■ Exercises to complete ■
[a] Reproduce the part of the India Uncut post starting at "This blog has" and ending at "Thanks - Amit.".
[b] For each statement about the India Uncut post, answer yes or no and quote the words of the post that decide it: (i) The writer got the emails while travelling through Tamil Nadu. (ii) The writer counts activism among a journalist's responsibilities. (iii) The blogspot site will keep being updated regularly.
[c] Answer these questions on the India Uncut post:
(i) In the case of which companies in Cuddalore did a couple of emailers urge a public interest litigation?
(ii) Which publication occasionally does stories in which a journalist's small piece of activism becomes the story?
(iii) On what date was the post dated?

■ Text block ■
India Uncut

This blog has moved to its own domain. Please visit IndiaUncut.com for the all-new India Uncut and bookmark it. The new site has much more content and some new sections, and you can read about them here and here. You can subscribe to full RSS feeds of all the sections from here. This blogspot site will no longer be updated, except in case of emergencies, if the main site suffers a prolonged outage. Thanks - Amit.

Friday, January 14, 2005

Journalist as activist?

Of the dozens of emails I've got in the last few days, while travelling through Tamil Nadu, a handful have asked me to take up some of the issues I've reported on "more seriously", with a couple urging me to file a public interest litigation in the case of the Sipcot companies in Cuddalore. One gentleman wrote, "What is the use of just writing about it and just walk[ing] off to your comfortable homes. YOU must do something about it ... We need more journalists to work for social justice."

Well, I'm one of those who takes the dharma of being a journalist seriously, believing that the vocation brings with it certain responsibilities – but I don't think activism is one of them. The practical argument for that is that if all journalists took up activism for the causes they believed in, the good ones would eventually have no time left to actually write. More importantly, I believe that the function journalists ideally perform, of providing information and insight, is too important to be diluted by anything. A good journalist, when he writes on issues of social importance, should be able to inspire and enable action from others, a task he would not be able to perform if he was to get into the trenches himself. (I do not imply, of course, that I am one, but if you are kind enough to think I am, then please vote for India Uncut here.)

Sometimes, of course, a small piece of activism by a journalist can make for a good story by the same journalist. Mid Day occasionally does stories like that, as Vinod Kumar Menon demonstrates while helping out a “maggot-infected patient”.

■ Data extracts ■
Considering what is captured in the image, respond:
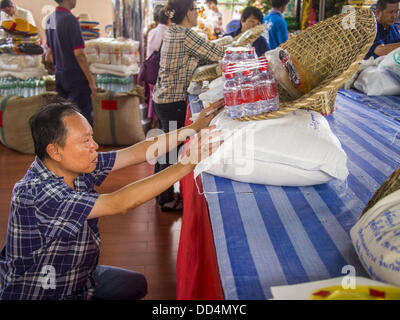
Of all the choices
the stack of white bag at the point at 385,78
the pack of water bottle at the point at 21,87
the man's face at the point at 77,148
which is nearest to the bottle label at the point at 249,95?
the man's face at the point at 77,148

■ List of solutions ■
[a]
This blog has moved to its own domain. Please visit IndiaUncut.com for the all-new India Uncut and bookmark it. The new site has much more content and some new sections, and you can read about them here and here. You can subscribe to full RSS feeds of all the sections from here. This blogspot site will no longer be updated, except in case of emergencies, if the main site suffers a prolonged outage. Thanks - Amit.

[b]
(i) Yes: "while travelling through Tamil Nadu"
(ii) No: "but I don't think activism is one of them"
(iii) No: "This blogspot site will no longer be updated, except in case of emergencies"

[c]
(i) The Sipcot companies
(ii) Mid Day
(iii) Friday, January 14, 2005